A empresa estima que os clientes que não pagam pela luz consomem 344 por cento a mais do que aqueles que são faturados.
Parte do problema está associada à disputa entre milícias e traficantes pelo comando em diversas áreas do Rio de Janeiro.
Na apresentação, a Light aponta partes inteiras da cidade como sendo de domínio das facções Comando Vermelho, Terceiro Comando Puro e Amigos dos Amigos. Outras áreas são ocupadas por milícias.
As consequências dessa guerra para a empresa são a piora no acesso às redes para operação e manutenção, o crescimento das perdas e inadimplência e a ameaça à integridade de seus funcionários e instalações.
"O agente... ao entrar na comunidade já percebeu que o clima estava tenso... começou a troca de tiro entre policial e traficantes. Ele na mesma hora se protegeu e esperou a melhor hora para sair.
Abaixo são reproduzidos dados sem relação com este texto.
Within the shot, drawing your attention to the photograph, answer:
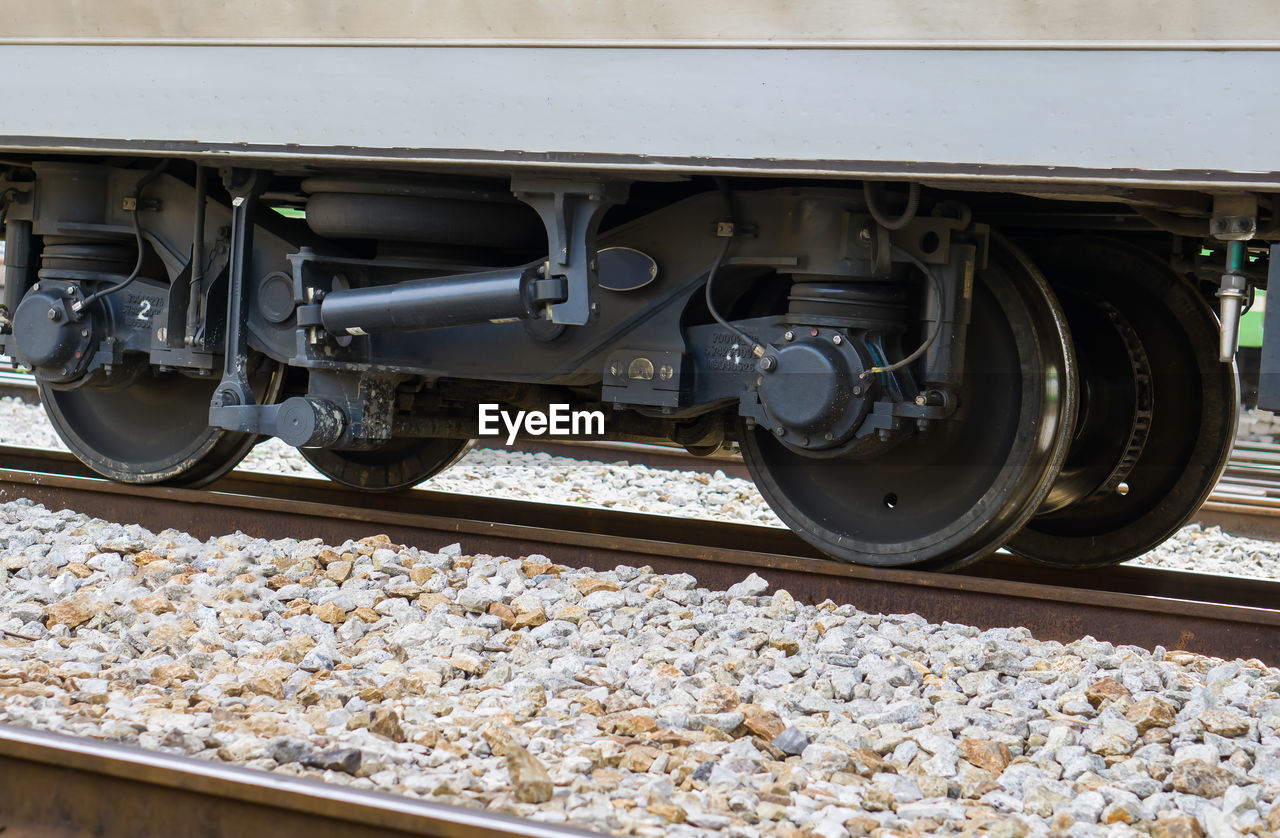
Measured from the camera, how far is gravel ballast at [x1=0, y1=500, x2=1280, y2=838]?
9.09ft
Retornando com sua tarefa", aponta uma mensagem interna da Light sobre a leitura de faturas na Cidade de Deus em 20 de setembro.
Em outra mensagem, um agente informa que não conseguiu entregar faturas em um bairro porque "os traficantes da área não estão permitindo nenhuma empresa entrar na localidade".
A Light disse à Reuters, em nota, que intensificou as ações de combate ao furto de energia em regiões de alta e média renda e que tem investido também em tecnologias, como medição eletrônica e blindagem da rede.
Mas os esforços concentram-se no que a empresa chama de "áreas possíveis".
"Hoje a empresa se encontra impedida de combater perdas e inadimplência em diversas comunidades", diz a elétrica na apresentação feita à UFRJ.